* **TASK DATA**:
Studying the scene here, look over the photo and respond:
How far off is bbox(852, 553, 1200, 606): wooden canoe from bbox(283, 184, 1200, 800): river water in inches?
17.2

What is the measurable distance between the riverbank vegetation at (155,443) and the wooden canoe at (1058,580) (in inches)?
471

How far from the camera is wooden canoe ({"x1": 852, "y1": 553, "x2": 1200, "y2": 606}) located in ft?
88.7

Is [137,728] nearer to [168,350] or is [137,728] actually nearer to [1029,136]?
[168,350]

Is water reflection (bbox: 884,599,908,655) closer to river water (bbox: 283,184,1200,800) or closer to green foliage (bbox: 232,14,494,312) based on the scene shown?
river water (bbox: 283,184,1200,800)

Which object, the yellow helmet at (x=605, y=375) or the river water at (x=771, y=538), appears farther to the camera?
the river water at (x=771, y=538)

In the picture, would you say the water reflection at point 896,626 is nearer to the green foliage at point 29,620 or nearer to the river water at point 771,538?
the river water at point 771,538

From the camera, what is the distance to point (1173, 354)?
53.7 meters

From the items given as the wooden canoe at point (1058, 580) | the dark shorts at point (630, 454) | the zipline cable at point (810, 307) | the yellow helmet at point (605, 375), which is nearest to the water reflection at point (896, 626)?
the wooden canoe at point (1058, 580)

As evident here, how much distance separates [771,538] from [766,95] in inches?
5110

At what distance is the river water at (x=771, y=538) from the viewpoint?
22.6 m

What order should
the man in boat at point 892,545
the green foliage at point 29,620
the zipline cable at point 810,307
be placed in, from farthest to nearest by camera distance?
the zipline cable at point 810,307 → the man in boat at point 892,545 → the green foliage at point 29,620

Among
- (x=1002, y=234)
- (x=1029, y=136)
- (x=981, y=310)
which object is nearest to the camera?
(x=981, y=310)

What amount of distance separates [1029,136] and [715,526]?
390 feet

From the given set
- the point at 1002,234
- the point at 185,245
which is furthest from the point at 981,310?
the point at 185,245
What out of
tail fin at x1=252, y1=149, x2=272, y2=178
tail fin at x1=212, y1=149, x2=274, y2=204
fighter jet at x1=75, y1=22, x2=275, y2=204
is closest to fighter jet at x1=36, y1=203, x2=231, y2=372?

* **WHAT TO DO**: Convert the records from the line containing "In the picture, would" through the line containing "53.7 meters", inclusive, into a two-column CSV with the header item,answer. Give one row per record, with its text and its answer each in one quoted field and line breaks replaced by spaces.

* **FINAL RESULT**:
item,answer
"In the picture, would you say the water reflection at point 896,626 is nearer to the green foliage at point 29,620 or nearer to the river water at point 771,538?","the river water at point 771,538"
"From the camera, what is the distance to point (1173, 354)?","53.7 meters"